Aiden se reunió con Mac. Se quitó los guantes y los metió en el bolsillo. El persistente frío proveniente del exterior la golpeó. Se subió la cremallera de su chaqueta azul, idéntica a la de Mac y con las palabras Unidad de Investigación Forense escritas en letras blancas en la espalda.

– No creo que tuviera intención de salir a correr, a pesar de llevar las zapatillas de deporte -dijo Mac al tiempo que observaba cómo cargaban el cuerpo en la ambulancia.

– ¿Adónde iba? -preguntó Aiden.

– ¿O de dónde venía? -replicó Mac.

– De algún lugar entre la planta quince y la veintidós, que es el ático. Los botones indican que el ascensor no para entre la planta primera y la catorce, pero sí baja al vestíbulo y al sótano. Hay un botón con la letra S. No hay garaje.

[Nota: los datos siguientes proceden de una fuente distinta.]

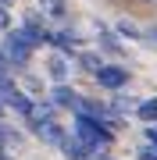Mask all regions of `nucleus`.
I'll return each instance as SVG.
<instances>
[{
  "label": "nucleus",
  "mask_w": 157,
  "mask_h": 160,
  "mask_svg": "<svg viewBox=\"0 0 157 160\" xmlns=\"http://www.w3.org/2000/svg\"><path fill=\"white\" fill-rule=\"evenodd\" d=\"M150 39H154V43H157V29H150Z\"/></svg>",
  "instance_id": "4468645a"
},
{
  "label": "nucleus",
  "mask_w": 157,
  "mask_h": 160,
  "mask_svg": "<svg viewBox=\"0 0 157 160\" xmlns=\"http://www.w3.org/2000/svg\"><path fill=\"white\" fill-rule=\"evenodd\" d=\"M97 82H100L104 89H122L125 82H128V71H125V68H114V64H100Z\"/></svg>",
  "instance_id": "7ed1b4c3"
},
{
  "label": "nucleus",
  "mask_w": 157,
  "mask_h": 160,
  "mask_svg": "<svg viewBox=\"0 0 157 160\" xmlns=\"http://www.w3.org/2000/svg\"><path fill=\"white\" fill-rule=\"evenodd\" d=\"M75 135L86 142L89 149H97V146H107L111 142V132H107V125H104V118H93V114H82L79 110V118H75Z\"/></svg>",
  "instance_id": "f257e3e1"
},
{
  "label": "nucleus",
  "mask_w": 157,
  "mask_h": 160,
  "mask_svg": "<svg viewBox=\"0 0 157 160\" xmlns=\"http://www.w3.org/2000/svg\"><path fill=\"white\" fill-rule=\"evenodd\" d=\"M50 75L61 82L64 75H68V61H64V57H50Z\"/></svg>",
  "instance_id": "0eeeda50"
},
{
  "label": "nucleus",
  "mask_w": 157,
  "mask_h": 160,
  "mask_svg": "<svg viewBox=\"0 0 157 160\" xmlns=\"http://www.w3.org/2000/svg\"><path fill=\"white\" fill-rule=\"evenodd\" d=\"M39 7H43L50 18H64V4H61V0H39Z\"/></svg>",
  "instance_id": "423d86ee"
},
{
  "label": "nucleus",
  "mask_w": 157,
  "mask_h": 160,
  "mask_svg": "<svg viewBox=\"0 0 157 160\" xmlns=\"http://www.w3.org/2000/svg\"><path fill=\"white\" fill-rule=\"evenodd\" d=\"M79 64H82V68H86V71H93V75L100 71V61L93 57V53H82V57H79Z\"/></svg>",
  "instance_id": "1a4fd4ad"
},
{
  "label": "nucleus",
  "mask_w": 157,
  "mask_h": 160,
  "mask_svg": "<svg viewBox=\"0 0 157 160\" xmlns=\"http://www.w3.org/2000/svg\"><path fill=\"white\" fill-rule=\"evenodd\" d=\"M0 71H7V61H4V53H0Z\"/></svg>",
  "instance_id": "ddd939ff"
},
{
  "label": "nucleus",
  "mask_w": 157,
  "mask_h": 160,
  "mask_svg": "<svg viewBox=\"0 0 157 160\" xmlns=\"http://www.w3.org/2000/svg\"><path fill=\"white\" fill-rule=\"evenodd\" d=\"M7 25H11V18H7V11L0 7V29H7Z\"/></svg>",
  "instance_id": "9b49d317"
},
{
  "label": "nucleus",
  "mask_w": 157,
  "mask_h": 160,
  "mask_svg": "<svg viewBox=\"0 0 157 160\" xmlns=\"http://www.w3.org/2000/svg\"><path fill=\"white\" fill-rule=\"evenodd\" d=\"M32 50H36V46L14 29V32H7V36H4V50H0V53H4V61H7V64H18V68H22V64H29Z\"/></svg>",
  "instance_id": "f03ea898"
},
{
  "label": "nucleus",
  "mask_w": 157,
  "mask_h": 160,
  "mask_svg": "<svg viewBox=\"0 0 157 160\" xmlns=\"http://www.w3.org/2000/svg\"><path fill=\"white\" fill-rule=\"evenodd\" d=\"M57 146L64 149V157H68V160H86V157H89V146L82 142L79 135H71V139H68V135H61V142H57Z\"/></svg>",
  "instance_id": "20e7f679"
},
{
  "label": "nucleus",
  "mask_w": 157,
  "mask_h": 160,
  "mask_svg": "<svg viewBox=\"0 0 157 160\" xmlns=\"http://www.w3.org/2000/svg\"><path fill=\"white\" fill-rule=\"evenodd\" d=\"M139 118L143 121H157V100H143L139 103Z\"/></svg>",
  "instance_id": "6e6552de"
},
{
  "label": "nucleus",
  "mask_w": 157,
  "mask_h": 160,
  "mask_svg": "<svg viewBox=\"0 0 157 160\" xmlns=\"http://www.w3.org/2000/svg\"><path fill=\"white\" fill-rule=\"evenodd\" d=\"M143 4H157V0H143Z\"/></svg>",
  "instance_id": "dca6fc26"
},
{
  "label": "nucleus",
  "mask_w": 157,
  "mask_h": 160,
  "mask_svg": "<svg viewBox=\"0 0 157 160\" xmlns=\"http://www.w3.org/2000/svg\"><path fill=\"white\" fill-rule=\"evenodd\" d=\"M50 100L57 103V107H79V96H75V89H68V86H57L50 92Z\"/></svg>",
  "instance_id": "39448f33"
},
{
  "label": "nucleus",
  "mask_w": 157,
  "mask_h": 160,
  "mask_svg": "<svg viewBox=\"0 0 157 160\" xmlns=\"http://www.w3.org/2000/svg\"><path fill=\"white\" fill-rule=\"evenodd\" d=\"M0 142H4V128H0Z\"/></svg>",
  "instance_id": "2eb2a0df"
},
{
  "label": "nucleus",
  "mask_w": 157,
  "mask_h": 160,
  "mask_svg": "<svg viewBox=\"0 0 157 160\" xmlns=\"http://www.w3.org/2000/svg\"><path fill=\"white\" fill-rule=\"evenodd\" d=\"M0 110H4V107H0Z\"/></svg>",
  "instance_id": "f3484780"
},
{
  "label": "nucleus",
  "mask_w": 157,
  "mask_h": 160,
  "mask_svg": "<svg viewBox=\"0 0 157 160\" xmlns=\"http://www.w3.org/2000/svg\"><path fill=\"white\" fill-rule=\"evenodd\" d=\"M146 135H150V142H154V149H157V128H150Z\"/></svg>",
  "instance_id": "f8f14e48"
},
{
  "label": "nucleus",
  "mask_w": 157,
  "mask_h": 160,
  "mask_svg": "<svg viewBox=\"0 0 157 160\" xmlns=\"http://www.w3.org/2000/svg\"><path fill=\"white\" fill-rule=\"evenodd\" d=\"M118 32H122V36H128V39H139V29H132L128 22H122V25H118Z\"/></svg>",
  "instance_id": "9d476101"
}]
</instances>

– Tú encárgate del sótano. Yo empezaré por la planta quince.

– Quienquiera que le disparase lo hizo desde fuera del ascensor -indicó Aiden-. No hay marcas de pólvora en la camisa. El ascensor es demasiado pequeño para pegar un tiro y no dejar rastros de pólvora.

Mac asintió.

– Y él o ella es un buen tirador. La herida de entrada está en línea con el corazón.

– ¿Puedo volver a poner en funcionamiento el ascensor tres? -preguntó el portero.

– No -dijo Mac-. Es el escenario de un crimen. ¿Hay escalera?

McGee asintió y dijo:

– Es lo que marca la ley.

– Los inquilinos tendrán que usar la escalera hasta la planta quince y tomar los otros ascensores. O bien bajar andando -dijo Mac.

– No les va a gustar -se quejó McGee sacudiendo la cabeza-. En absoluto. ¿Puedo llamarles y decírselo?

– En cuanto me proporcione los nombres de todos los inquilinos que viven desde la planta quince hacia arriba.

– Se los apuntaré -dijo McGee tomando un portaminas de plástico del escritorio marrón oscuro y apretando el botón con el pulgar.